Please reproduce the excerpt describing maturity Levels 2 and 3 in full, word for word.

Excerpt:
--------------------------------------------------

Level 2 — Repeatable
Patterns emerge and teams begin capturing what works. There is still variability, but some plays become the default response.
- Posture: Moves from purely reactive to situational awareness when familiar triggers appear.
- Implementation focus: Tactical playbooks emerge around known contexts; experimentation is still limited.
- Mapping & measurement: Simple templates help teams refresh maps; leading indicators (e.g. cycle time, adoption) appear.
- Coordination: Informal communities exchange lessons, seeding cross-team alignment.
- Doctrine emphasis: Embrace basic Use a common language patterns and promote challenging of assumptions.
Level 3 — Defined
Strategy formulation is now intentional. Leadership frames plays around explicit user needs and competitive positioning.
- Posture: Proactive; plans consider multiple scenarios instead of a single heroic bet.
- Implementation focus: Initiatives align to a documented strategy map, with guardrails on scope and expected outcomes.

--------------------------------------------------

Entries provided:
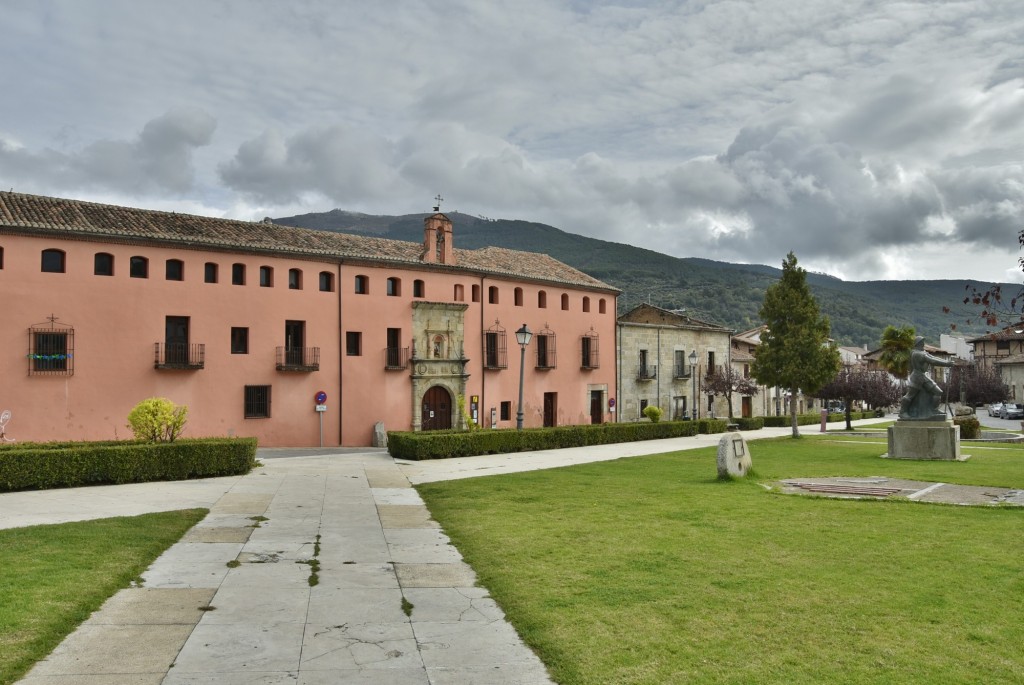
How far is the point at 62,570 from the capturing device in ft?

--------------------------------------------------

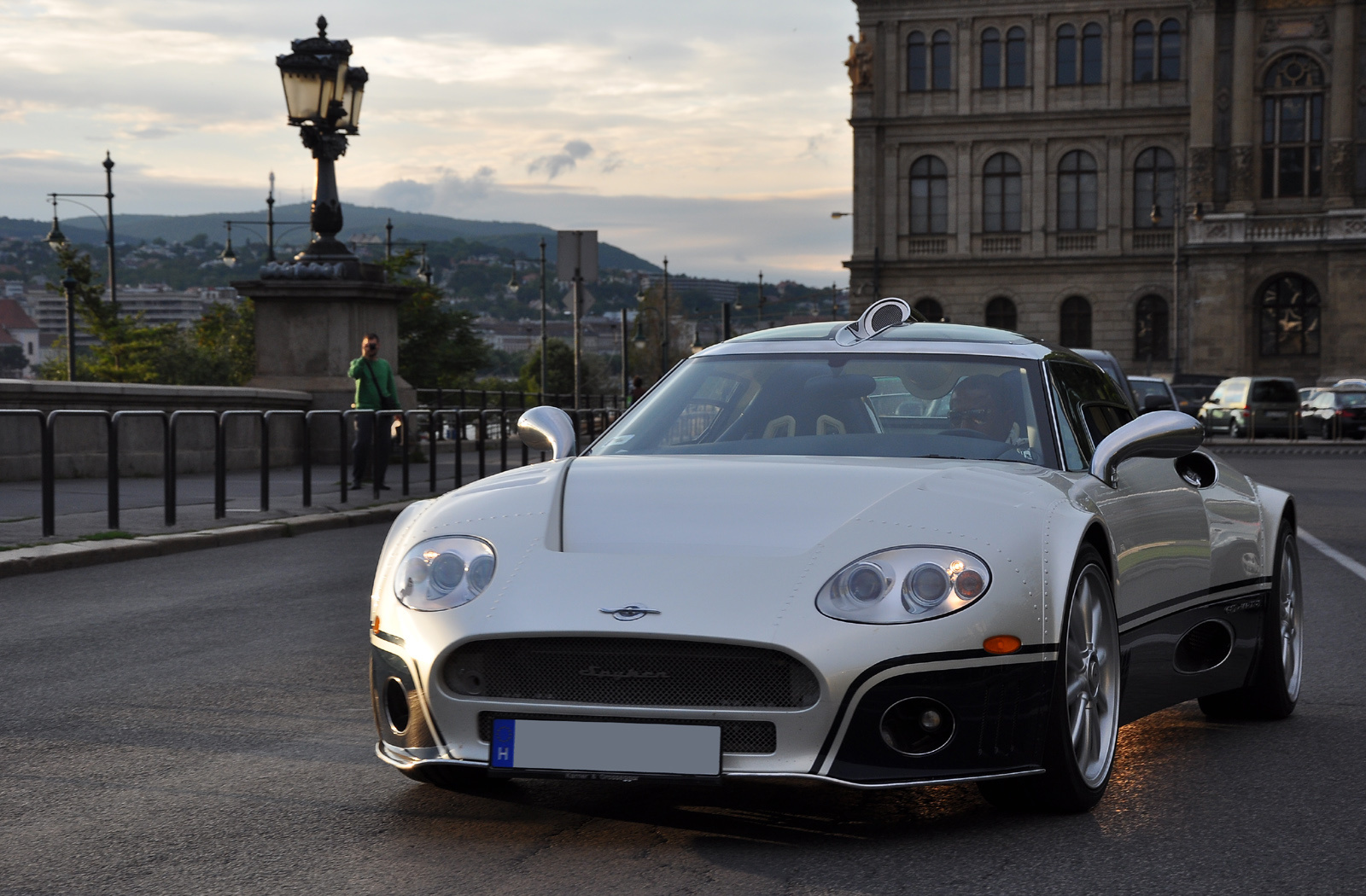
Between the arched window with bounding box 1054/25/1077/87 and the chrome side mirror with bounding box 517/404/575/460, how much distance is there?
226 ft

--------------------------------------------------

Final answer:
Level 2 — Repeatable
Patterns emerge and teams begin capturing what works. There is still variability, but some plays become the default response.
- Posture: Moves from purely reactive to situational awareness when familiar triggers appear.
- Implementation focus: Tactical playbooks emerge around known contexts; experimentation is still limited.
- Mapping & measurement: Simple templates help teams refresh maps; leading indicators (e.g. cycle time, adoption) appear.
- Coordination: Informal communities exchange lessons, seeding cross-team alignment.
- Doctrine emphasis: Embrace basic Use a common language patterns and promote challenging of assumptions.
Level 3 — Defined
Strategy formulation is now intentional. Leadership frames plays around explicit user needs and competitive positioning.
- Posture: Proactive; plans consider multiple scenarios instead of a single heroic bet.
- Implementation focus: Initiatives align to a documented strategy map, with guardrails on scope and expected outcomes.